- _What the exercise asks_
Print out all of the data below, keeping it identical to the original.
═══ Dataset content ═══
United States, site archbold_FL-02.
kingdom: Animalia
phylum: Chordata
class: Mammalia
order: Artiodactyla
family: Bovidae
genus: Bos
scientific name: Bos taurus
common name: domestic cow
═══
- _Solved exercise_
United States, site archbold_FL-02.
kingdom: Animalia
phylum: Chordata
class: Mammalia
order: Artiodactyla
family: Bovidae
genus: Bos
scientific name: Bos taurus
common name: domestic cow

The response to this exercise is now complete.